What is an “Accredited Investor”?
“Accredited Investors” are individuals (or entities) who meet certain criteria. They need to have a high income (at least $200,000 per year) and a high net worth (at least $1 million), among other things. The idea behind the law is that such people with deep pockets have a high level of financial sophistication and are able to evaluate financial risks, so the law allows them to fish in deeper water. Laws vary by state and situation, but Accredited Investors are much more likely to be eligible to invest in a private company’s stock than non-accredited investors. However, given the wealth requirements, if you need to have Accredited Investors, you’ll be fishing in a relatively small pond.

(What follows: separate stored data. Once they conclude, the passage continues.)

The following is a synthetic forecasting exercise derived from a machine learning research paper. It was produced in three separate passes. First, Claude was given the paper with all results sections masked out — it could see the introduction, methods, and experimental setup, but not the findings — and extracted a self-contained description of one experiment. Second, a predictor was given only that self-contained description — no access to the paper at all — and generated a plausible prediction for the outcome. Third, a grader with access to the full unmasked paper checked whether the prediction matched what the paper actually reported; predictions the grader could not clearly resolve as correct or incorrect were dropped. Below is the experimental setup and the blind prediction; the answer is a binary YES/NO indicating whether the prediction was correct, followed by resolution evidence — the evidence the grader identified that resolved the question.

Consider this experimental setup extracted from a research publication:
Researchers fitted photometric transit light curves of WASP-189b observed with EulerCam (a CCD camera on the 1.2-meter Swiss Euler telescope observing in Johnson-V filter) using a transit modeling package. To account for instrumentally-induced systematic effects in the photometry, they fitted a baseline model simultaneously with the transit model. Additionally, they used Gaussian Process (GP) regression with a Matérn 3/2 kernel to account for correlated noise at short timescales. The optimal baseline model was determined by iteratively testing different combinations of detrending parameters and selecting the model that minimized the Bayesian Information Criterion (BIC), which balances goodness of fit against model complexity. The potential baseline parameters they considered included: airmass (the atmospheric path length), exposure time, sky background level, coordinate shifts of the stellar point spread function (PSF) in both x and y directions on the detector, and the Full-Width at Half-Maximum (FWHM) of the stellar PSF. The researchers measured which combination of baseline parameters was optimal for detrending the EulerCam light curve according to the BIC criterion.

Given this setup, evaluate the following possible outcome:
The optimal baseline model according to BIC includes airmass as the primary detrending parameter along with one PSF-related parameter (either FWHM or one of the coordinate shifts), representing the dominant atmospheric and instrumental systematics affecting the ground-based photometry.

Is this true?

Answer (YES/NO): NO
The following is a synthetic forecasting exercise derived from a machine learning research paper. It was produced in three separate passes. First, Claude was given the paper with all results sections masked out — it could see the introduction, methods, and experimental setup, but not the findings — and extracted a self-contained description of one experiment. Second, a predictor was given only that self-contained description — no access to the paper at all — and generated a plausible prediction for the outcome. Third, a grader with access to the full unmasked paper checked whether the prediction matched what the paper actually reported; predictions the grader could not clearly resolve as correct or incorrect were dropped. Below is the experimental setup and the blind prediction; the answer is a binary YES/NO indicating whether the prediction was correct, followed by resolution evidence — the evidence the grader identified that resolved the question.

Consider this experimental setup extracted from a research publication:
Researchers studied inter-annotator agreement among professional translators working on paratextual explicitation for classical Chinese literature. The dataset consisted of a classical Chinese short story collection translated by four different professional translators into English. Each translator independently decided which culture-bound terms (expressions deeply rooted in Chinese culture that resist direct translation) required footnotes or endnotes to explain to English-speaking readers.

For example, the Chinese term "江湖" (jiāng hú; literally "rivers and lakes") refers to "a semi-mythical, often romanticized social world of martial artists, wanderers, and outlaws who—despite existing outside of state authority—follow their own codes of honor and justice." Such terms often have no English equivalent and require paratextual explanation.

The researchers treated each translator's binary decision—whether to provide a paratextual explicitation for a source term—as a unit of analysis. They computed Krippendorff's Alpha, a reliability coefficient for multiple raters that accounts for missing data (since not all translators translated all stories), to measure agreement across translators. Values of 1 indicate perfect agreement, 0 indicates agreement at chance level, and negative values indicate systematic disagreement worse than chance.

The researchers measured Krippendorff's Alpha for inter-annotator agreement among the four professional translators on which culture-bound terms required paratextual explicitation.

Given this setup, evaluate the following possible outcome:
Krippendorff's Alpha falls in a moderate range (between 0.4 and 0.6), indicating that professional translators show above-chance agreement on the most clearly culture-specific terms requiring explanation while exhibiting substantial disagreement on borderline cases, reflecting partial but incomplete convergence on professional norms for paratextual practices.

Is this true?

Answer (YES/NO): NO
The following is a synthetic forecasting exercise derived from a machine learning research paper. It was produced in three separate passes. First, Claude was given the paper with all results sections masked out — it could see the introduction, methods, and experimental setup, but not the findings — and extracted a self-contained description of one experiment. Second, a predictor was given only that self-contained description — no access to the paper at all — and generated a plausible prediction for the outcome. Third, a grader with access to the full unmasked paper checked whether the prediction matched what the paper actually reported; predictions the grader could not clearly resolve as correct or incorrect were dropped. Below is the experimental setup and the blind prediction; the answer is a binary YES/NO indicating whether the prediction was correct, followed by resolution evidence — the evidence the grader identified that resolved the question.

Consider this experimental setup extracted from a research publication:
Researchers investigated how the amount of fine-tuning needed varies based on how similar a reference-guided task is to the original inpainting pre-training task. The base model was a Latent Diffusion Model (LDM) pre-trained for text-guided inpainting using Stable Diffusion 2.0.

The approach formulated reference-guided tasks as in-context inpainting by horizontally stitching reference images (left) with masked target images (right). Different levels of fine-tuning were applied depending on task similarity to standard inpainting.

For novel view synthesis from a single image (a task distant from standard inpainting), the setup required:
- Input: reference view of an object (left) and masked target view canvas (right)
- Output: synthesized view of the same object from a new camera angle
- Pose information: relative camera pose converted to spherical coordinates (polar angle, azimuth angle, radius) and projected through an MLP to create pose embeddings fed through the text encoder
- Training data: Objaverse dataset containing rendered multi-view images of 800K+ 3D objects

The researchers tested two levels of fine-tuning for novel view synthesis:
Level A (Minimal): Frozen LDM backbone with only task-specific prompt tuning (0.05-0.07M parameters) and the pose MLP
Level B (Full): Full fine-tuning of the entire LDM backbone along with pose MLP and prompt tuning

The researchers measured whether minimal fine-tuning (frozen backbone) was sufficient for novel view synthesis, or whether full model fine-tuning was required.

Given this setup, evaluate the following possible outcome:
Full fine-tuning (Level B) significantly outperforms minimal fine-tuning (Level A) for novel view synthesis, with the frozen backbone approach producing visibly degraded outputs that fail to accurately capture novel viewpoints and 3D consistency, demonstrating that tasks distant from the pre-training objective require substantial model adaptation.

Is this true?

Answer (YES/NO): NO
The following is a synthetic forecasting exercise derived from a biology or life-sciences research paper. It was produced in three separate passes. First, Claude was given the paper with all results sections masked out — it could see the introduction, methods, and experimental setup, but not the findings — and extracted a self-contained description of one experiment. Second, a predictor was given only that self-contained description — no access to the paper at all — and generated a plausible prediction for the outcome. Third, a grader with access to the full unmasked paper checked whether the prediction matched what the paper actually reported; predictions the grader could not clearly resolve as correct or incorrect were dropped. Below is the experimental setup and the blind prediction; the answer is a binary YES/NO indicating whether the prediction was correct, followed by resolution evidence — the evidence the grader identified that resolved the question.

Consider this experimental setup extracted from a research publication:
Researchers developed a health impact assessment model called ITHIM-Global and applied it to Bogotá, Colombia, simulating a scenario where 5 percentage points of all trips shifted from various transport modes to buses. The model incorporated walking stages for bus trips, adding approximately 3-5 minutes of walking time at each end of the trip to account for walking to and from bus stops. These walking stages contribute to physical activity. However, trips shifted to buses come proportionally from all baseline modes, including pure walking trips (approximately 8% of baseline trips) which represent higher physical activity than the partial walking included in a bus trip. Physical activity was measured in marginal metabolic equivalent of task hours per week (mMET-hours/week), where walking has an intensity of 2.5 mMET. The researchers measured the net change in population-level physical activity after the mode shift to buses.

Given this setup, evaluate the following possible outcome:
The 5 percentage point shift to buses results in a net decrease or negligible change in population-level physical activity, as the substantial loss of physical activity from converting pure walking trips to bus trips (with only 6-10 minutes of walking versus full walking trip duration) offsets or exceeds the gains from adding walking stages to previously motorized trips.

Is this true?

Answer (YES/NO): NO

Who can invest in a small business?
The good news is that if you are going to ask for less than $10 million of investment in a 12-month period, you most likely fall under exemptions that allow you to take investment from non-accredited investors. Most of us can make do with less than $10 million (!). If you’re in that category, then most people are eligible to invest (depending on state and local laws). However, you can’t afford to assume; the smart thing to do is to develop a relationship with a local small business attorney – preferably, someone who has been referred to you – and get advice on how you should issue stock. If you take a shortcut with prefab legal documents, you could miss important details. Don’t take the bait – protect yourself by getting an attorney. The legal fees will feel like a lot, but they are worth it if they prevent you from getting into hot water later.
What else is important?
It is wise to spend some more time learning about investors before you engage with them, even if they are your family and/or friends. Do some research on the types of investors, figure out how much investment you need, and look into alternatives to investment. By putting in the time in advance, you will tip the scales in your favor.